Tasks:
1/ Copy the passage of the Folklore Tapes piece from "Uncategorized June 19, 2024" to "of artistic mediums." word for word.
2/ Answer these about the Folklore Tapes piece:
(a) On what date was it posted?
(b) What ethos does the collective embrace at its core?
(c) Which subscription series is named as one of its initiatives?

Document section:
++++++

Folklore Tapes | Interview | “Reinterpreting England’s folklore, myth, and magic through diverse artistic expressions”

Uncategorized June 19, 2024

Folklore Tapes | Interview | “Reinterpreting England’s folklore, myth, and magic through diverse artistic expressions”

Folklore Tapes epitomizes a dynamic multi-disciplinary arts collective dedicated to exploring and reinterpreting England’s extensive folklore, myths, and cultural narratives through a diverse array of artistic mediums.

Embracing DIY ethos at its core, the collective seamlessly integrates music, visual art, and meticulous historical inquiry to construct immersive experiences that intricately weave together historical legacies with contemporary artistic expressions. Each meticulously curated release exemplifies a dedication to artisanal craftsmanship, characterized by bespoke handmade components that underscore a profound reverence for thematic depth. Encouraging a collaborative ethos, Folklore Tapes cultivates a cohesive community among its artists, engaging in projects spanning from vinyl productions to experiential installations. Initiatives such as the Ceremonial County Subscription Series underscore the collective’s ongoing commitment to pushing creative boundaries, inviting audiences to embark on a nuanced exploration of England’s landscapes and cultural heritage.

++++++

Data lines:

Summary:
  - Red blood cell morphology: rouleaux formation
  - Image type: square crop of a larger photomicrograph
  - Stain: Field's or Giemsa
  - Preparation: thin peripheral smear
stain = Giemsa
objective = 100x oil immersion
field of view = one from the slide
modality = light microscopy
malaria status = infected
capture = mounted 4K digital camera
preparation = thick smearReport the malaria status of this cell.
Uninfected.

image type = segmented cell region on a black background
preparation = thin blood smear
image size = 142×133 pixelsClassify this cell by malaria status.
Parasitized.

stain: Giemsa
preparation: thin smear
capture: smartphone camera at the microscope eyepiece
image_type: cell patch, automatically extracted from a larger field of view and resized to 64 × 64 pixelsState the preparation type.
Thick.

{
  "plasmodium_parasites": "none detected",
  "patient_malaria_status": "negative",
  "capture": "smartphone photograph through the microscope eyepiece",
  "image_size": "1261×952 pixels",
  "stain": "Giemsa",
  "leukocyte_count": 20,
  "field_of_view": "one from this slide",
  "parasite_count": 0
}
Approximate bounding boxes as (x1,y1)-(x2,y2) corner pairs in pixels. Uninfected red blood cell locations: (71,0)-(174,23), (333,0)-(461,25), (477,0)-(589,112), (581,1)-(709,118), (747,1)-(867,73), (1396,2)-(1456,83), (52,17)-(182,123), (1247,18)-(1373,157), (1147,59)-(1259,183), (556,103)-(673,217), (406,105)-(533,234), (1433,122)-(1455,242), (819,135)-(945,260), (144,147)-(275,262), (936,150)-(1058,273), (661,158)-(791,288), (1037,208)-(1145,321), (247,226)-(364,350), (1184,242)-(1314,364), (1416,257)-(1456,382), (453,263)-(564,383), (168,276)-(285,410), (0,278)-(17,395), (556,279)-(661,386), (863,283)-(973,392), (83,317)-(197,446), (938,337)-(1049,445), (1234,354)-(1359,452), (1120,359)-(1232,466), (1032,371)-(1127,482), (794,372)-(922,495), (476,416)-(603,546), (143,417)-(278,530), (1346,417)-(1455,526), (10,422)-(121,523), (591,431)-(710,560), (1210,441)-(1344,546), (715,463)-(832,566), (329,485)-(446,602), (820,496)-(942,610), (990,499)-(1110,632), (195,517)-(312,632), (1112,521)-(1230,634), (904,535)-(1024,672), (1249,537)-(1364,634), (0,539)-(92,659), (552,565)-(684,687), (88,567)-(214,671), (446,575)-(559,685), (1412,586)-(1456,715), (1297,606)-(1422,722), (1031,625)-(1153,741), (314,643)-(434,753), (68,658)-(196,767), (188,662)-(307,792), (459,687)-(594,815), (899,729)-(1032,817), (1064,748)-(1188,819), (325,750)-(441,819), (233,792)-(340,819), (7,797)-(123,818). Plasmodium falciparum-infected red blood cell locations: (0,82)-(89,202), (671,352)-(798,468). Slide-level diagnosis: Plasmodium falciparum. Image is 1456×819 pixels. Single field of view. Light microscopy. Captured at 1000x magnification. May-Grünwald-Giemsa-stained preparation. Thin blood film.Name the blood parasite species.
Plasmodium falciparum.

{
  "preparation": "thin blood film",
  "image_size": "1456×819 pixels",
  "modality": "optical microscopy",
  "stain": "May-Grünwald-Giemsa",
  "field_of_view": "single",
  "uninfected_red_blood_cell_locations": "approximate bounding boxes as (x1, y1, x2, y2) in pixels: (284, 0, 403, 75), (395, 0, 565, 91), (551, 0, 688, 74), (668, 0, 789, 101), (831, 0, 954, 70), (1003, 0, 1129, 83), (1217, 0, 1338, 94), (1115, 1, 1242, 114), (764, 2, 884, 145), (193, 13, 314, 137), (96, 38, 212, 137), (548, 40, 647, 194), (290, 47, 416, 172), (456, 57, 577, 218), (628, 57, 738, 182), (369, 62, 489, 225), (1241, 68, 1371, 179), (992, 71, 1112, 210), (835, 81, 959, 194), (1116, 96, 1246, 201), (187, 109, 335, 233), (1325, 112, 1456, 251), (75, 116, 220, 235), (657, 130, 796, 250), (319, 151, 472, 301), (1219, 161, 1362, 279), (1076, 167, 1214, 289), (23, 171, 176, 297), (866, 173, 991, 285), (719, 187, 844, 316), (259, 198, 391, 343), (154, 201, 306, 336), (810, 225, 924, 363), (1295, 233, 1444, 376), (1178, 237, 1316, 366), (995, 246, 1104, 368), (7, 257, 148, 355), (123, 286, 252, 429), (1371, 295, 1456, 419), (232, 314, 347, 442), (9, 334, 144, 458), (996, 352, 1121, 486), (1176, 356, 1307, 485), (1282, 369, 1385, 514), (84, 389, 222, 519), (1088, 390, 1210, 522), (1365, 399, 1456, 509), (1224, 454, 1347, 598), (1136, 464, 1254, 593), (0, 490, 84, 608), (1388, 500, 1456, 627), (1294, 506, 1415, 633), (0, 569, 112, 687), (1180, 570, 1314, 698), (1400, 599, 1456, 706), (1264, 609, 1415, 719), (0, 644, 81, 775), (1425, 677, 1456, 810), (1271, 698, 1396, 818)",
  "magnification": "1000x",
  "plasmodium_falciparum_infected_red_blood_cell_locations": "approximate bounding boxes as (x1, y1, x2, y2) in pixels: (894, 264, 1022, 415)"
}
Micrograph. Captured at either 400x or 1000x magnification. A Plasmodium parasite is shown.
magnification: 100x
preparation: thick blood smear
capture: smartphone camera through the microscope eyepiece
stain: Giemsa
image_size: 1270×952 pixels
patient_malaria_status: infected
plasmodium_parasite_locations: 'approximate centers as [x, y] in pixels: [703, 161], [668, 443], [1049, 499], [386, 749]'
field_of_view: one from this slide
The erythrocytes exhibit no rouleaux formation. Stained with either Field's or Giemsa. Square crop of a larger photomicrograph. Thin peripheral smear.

++++++

Answers to each task:
1/
Uncategorized June 19, 2024

Folklore Tapes | Interview | “Reinterpreting England’s folklore, myth, and magic through diverse artistic expressions”

Folklore Tapes epitomizes a dynamic multi-disciplinary arts collective dedicated to exploring and reinterpreting England’s extensive folklore, myths, and cultural narratives through a diverse array of artistic mediums.

2/
(a) June 19, 2024
(b) A DIY ethos
(c) The Ceremonial County Subscription Series